You can see the car parked in the driveway from down the block, as soon as you round the corner. Foolish, fragile hope flutters in your chest, the hope that you might be wrong. That the big, black Dodge sitting just behind your mother’s beat up Toyota is someone else’s. In someone else’s yard. But with every heavy step down the busy street it curdles into resignation.
He’s parked badly, the truck askew in the driveway like a backslash. You walk around it, your shoulder aching as you readjust your bag. The front door’s open, the way it always is this time of year, and the smell of cooking food wafts gently through the screen door. The air outside is thick, wet, and stifling—Atlanta summer. You’re sweating as you dart up the stairs. Even though it’s only five minutes from the bus stop to the house, your shirt sticks uncomfortably to your back, your thighs chafing where your shorts end.

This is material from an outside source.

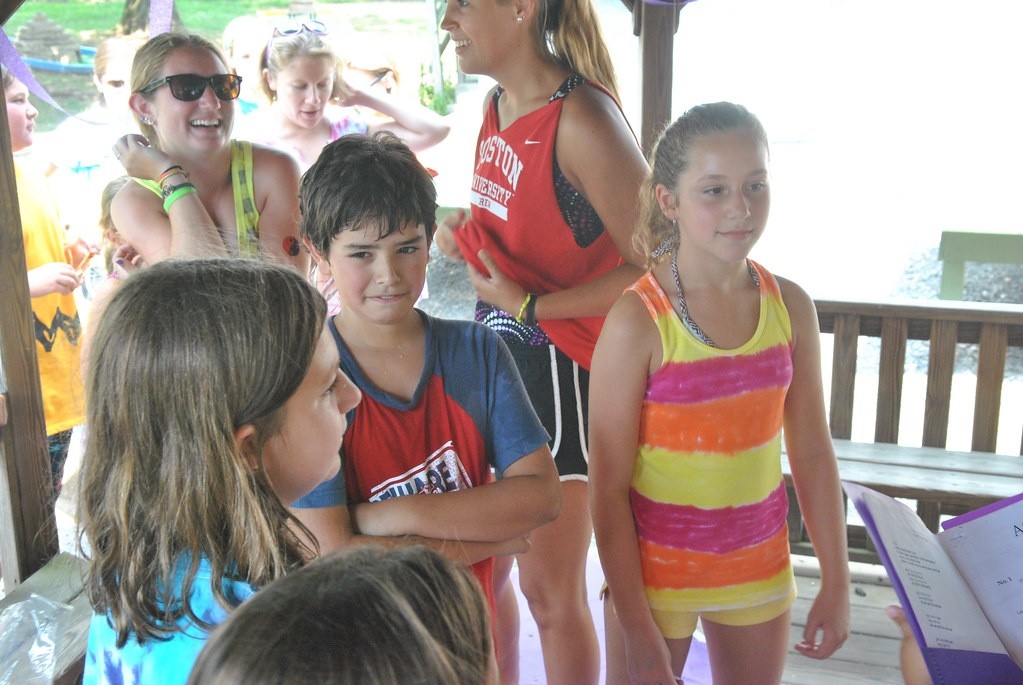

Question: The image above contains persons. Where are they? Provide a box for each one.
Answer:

Inside, a large pair of men’s loafers lay across the mat, equally as crooked as the truck outside. Voices and laughter sound from the kitchen, buoyed by the scent of honey and cornbread, and the muddy-water smell of catfish. You resist the urge to straighten his shoes, to fix them like you fix every-fucking-thing-else—
You don’t.
I could just go upstairs. You can probably make it past the kitchen without being seen. Just pretend he’s not even here. You can’t, though, your feet refuse to carry you past, like they know you need the confirmation. Need to see.
Your mother’s back is to you. She’s bent low over the stove, a long filet of catfish held in her cornmeal-crusted fingers. It’s even hotter here in the kitchen than it is outside, but your mother is old-school; the air conditioners down here are for company and for show—“not for you kids to run up my damn power bill”.
Damien is seated at the head of the table like a king. His feet are propped up on another chair, arms pillowed behind his head. He looks comfortable, too comfortable, like he belongs there when you know he doesn’t. Not in the fucking slightest.
“Baby, you like your fish fried hard, don’t you?” Your mother’s bourbon smooth drawl rounds out the edges of her words and elongates her syllables with a warm twang. “Your plate’s almost ready.”
Your stomach turns. He’s not supposed to fucking be here when I’m here. That’s the fucking deal. Your tongue is practically burning with the rebuke, but you swallow it instead, and the words burn all the way down. More respect, that’s what you need, she’d tell you, more flies with honey than vinegar.
“Momma.” She jumps, turning around like you’d bitten her instead of just said her name. “D.” Damien grins at you, sitting straight up and dropping his feet to the hardwood floor with a loud thump. “Momma we talked about this—”
“How you doin’, Squirt?” He’s all smiles, all warmth as he rushes you, pulling you into an uncomfortably tight hug you don’t have time to return before he lets go again.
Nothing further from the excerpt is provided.